Greffière: Mme Monti.
Participants à la procédure
1. A.X.________,
2. B.X.________,
tous deux représentés par Me Olivier Carrard, avocat,
recourants,
contre
C.________,
représentée par Me Pierre Bayenet, avocat,
intimée.
Objet
contrat de travail; décision incidente,
recours en matière civile contre l'arrêt rendu le
21 décembre 2012 par la Chambre des prud'hommes
de la Cour de justice du canton de Genève.
Faits:
A.
C.________ a été engagée comme employée de maison à plein temps au service des époux A.X.________ et B.X.________ et de leurs deux filles. La famille habitait une villa de quatre étages dans le canton de Genève; le couple était absent environ six mois par an.
Le 31 juillet 2008, l'employée a signé une convention dans laquelle elle déclarait mettre un terme au contrat de travail pour le 31 août 2008, d'un commun accord avec A.X.________. L'employée était libérée le jour même de son obligation de travailler. Elle reconnaissait avoir reçu la somme forfaitaire de 20'400 fr. comme solde de salaire, vacances et heures supplémentaires éventuelles, et pour "toutes autres prestations hypothétiques liées au contrat de travail". Il était précisé que le document valait quittance; l'employée déclarait renoncer à faire valoir d'autres prétentions à quelque titre que ce soit.

* Données fournies:

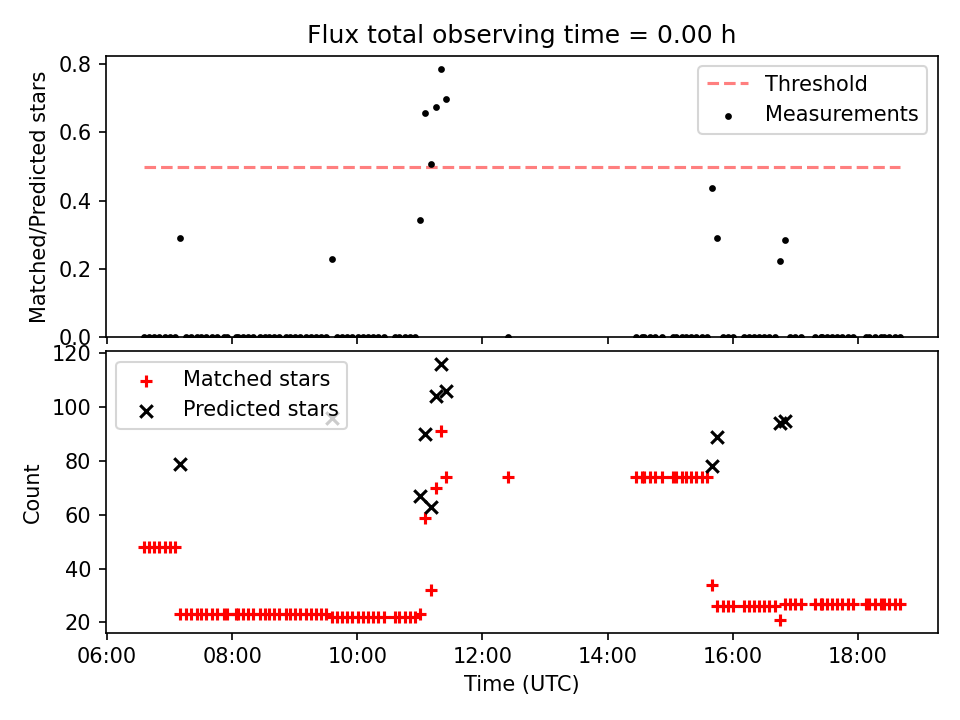 Flux total observing time = 0.00 h

Matched/Predicted stars

0.8
0.6
0.4
0.2
0.0

Threshold
Measurements

Count

120
100
80
60
40
20

Matched stars
Predicted stars

06:00 08:00 10:00 12:00 14:00 16:00 18:00

Time (UTC)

* Questions de compréhension:
(A) Dans le texte, à quels titres l'employée a-t-elle reconnu avoir reçu la somme forfaitaire de 20'400 fr. ? Citez-les tous.
(B) D'après le texte, combien de temps par an le couple était-il absent ?

* Réponses aux questions:
(A)
- solde de salaire
- vacances
- heures supplémentaires éventuelles
- toutes autres prestations hypothétiques liées au contrat de travail

(B) Environ six mois par an.